As such, generative AI models developed in authoritarian countries — with possible state involvement — have implications that extend beyond the confines of these states. “The world’s most technically superior authoritarian governments have responded to improvements in AI chatbot expertise, making an attempt to make sure that the functions adjust to or strengthen their censorship techniques. Legal frameworks in a minimum of 21 international locations mandate or incentivize digital platforms to deploy machine studying to take away disfavored political, social, and non secular speech,” Democracy Reporting International finds. “With user-friendly on-line instruments powered by these fashions, they’re changing into more and more accessible globally. This ensures that the biases and propaganda originating from these fashions’ dwelling international locations will proliferate far past their borders.”

Problem 4: GAI could negatively impact elections

Elections and generative AI have a special connection. This is because the actors involved in elections always pursue specific goals: to either win power for their allies or themselves or to influence a foreign country’s political landscape. GAI enables such actors to create “unreality,” and it’s becoming a weapon in information warfare and influence operations. Such campaigns are mostly coordinated, concerted, evaluated, measured and funded by political or foreign actors.

“These actors see data as a theater of battle,” says Carl Miller, the founding father of the UK-based Centre for the Analysis of Social Media, in a latest podcast.

An elderly woman votes at a polling station

There are fears generative AI might undermine democratic processes like elections

Research by the International Center for Journalists found election disinformation had common and cyclical patterns regardless of the country they examined. For example, the narrative that votes were cast in the name of deceased people or disinformation about what documents were needed to vote were found in a range of nations.

Generative AI is a perfect tool for creating such campaigns. In January 2024, the attorney general in the US state of New Hampshire said it was investigating an apparent robocall that used artificial intelligence to mimic US President Joe Biden’s voice and discourage people from voting during the state’s primary election.

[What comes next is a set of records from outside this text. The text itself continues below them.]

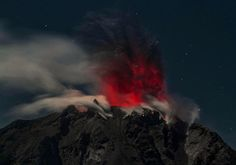 In this timed-exposure night photo taken early on February 12, 2017, Mount Sinabung volcano spews reddish clouds of ash, as seen from the Karo district in North Sumatra province. Activity levels have increased in the past week, with Sinabung shooting hot ash clouds into the sky dozens of times, according to the local volcano monitoring agency.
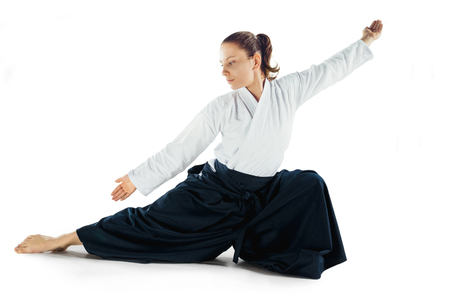 Aikido master practices defense posture. Healthy lifestyle and sports concept. Woman in white kimono on white background. Stock Photo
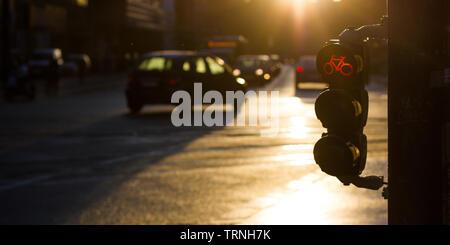 Rotes Fahrrad Ampel mit Autos, Verkehr im Hintergrund, während Sie im Sunrise - Stockfoto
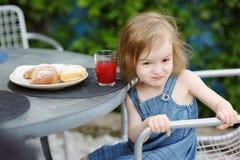 Smiling little girl having breakfast Stock Photos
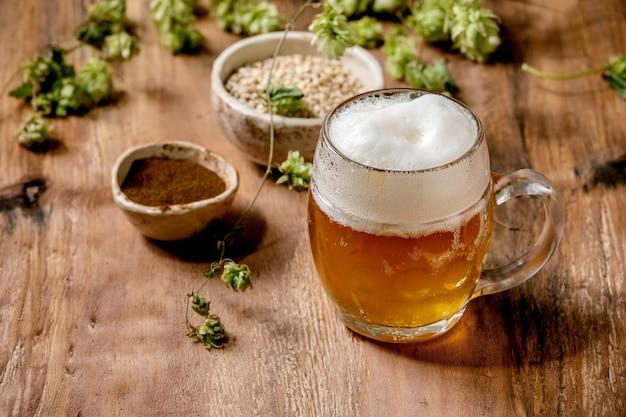 Classico boccale di vetro di birra chiara schiumosa fredda fresca con coni di luppolo verde, chicco di grano e malto rosso fermentato in ciotole di ceramica dietro sopra un tavolo di legno. copia spazio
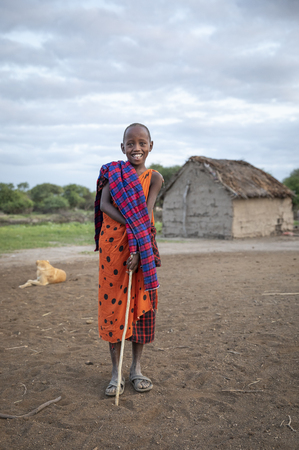 Same, Tanzania, 7th June, 2019:  young Maasai kid in his boma, with his house at the background Editorial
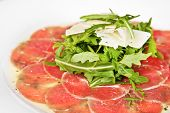image of veal  - Veal carpaccio with rucola parsley and cheese - JPG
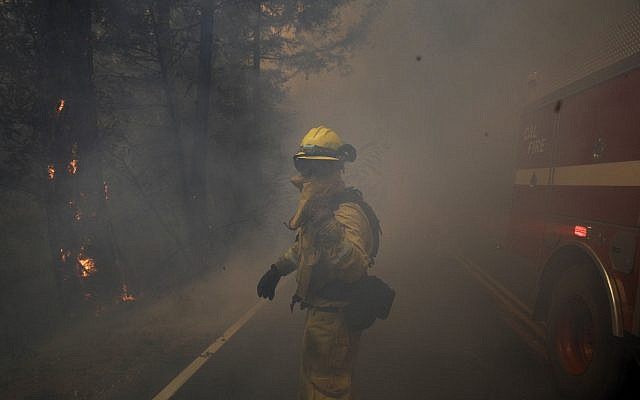 A firefighter gestures to his colleagues as he walks through thick smoke from a wildfire Thursday, Oct. 12, 2017, near Calistoga, Calif.  (AP Photo/Jae C. Hong)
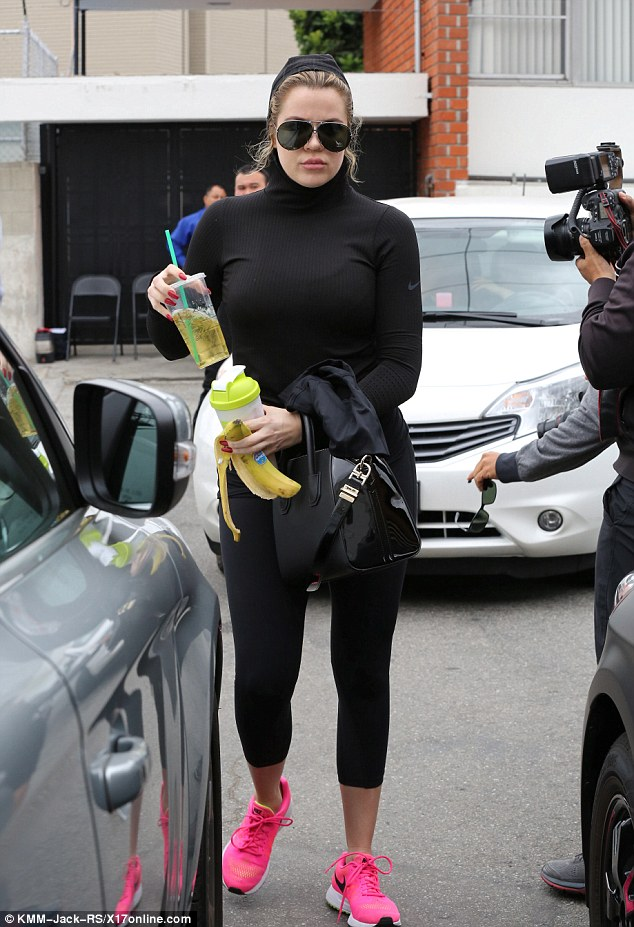 Earlier in the day: The Calabasas native covered her head as she exited her gym carrying two drinks and an eaten banana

Companies like OpenAI are rushing to develop safeguards to make sure GIA is not used in a way that could undermine the election process. 

This article is part of Tackling Disinformation: A Learning Guide produced by DW Akademie.

The Learning Guide consists of explainers, movies and articles aimed toward serving to these already working within the discipline or straight impacted by the problems, corresponding to media professionals, civil society actors, DW Akademie companions and consultants.

It affords insights for evaluating media improvement actions and rethinking approaches to disinformation, alongside sensible options and professional recommendation, with a give attention to the Global South and Eastern Europe.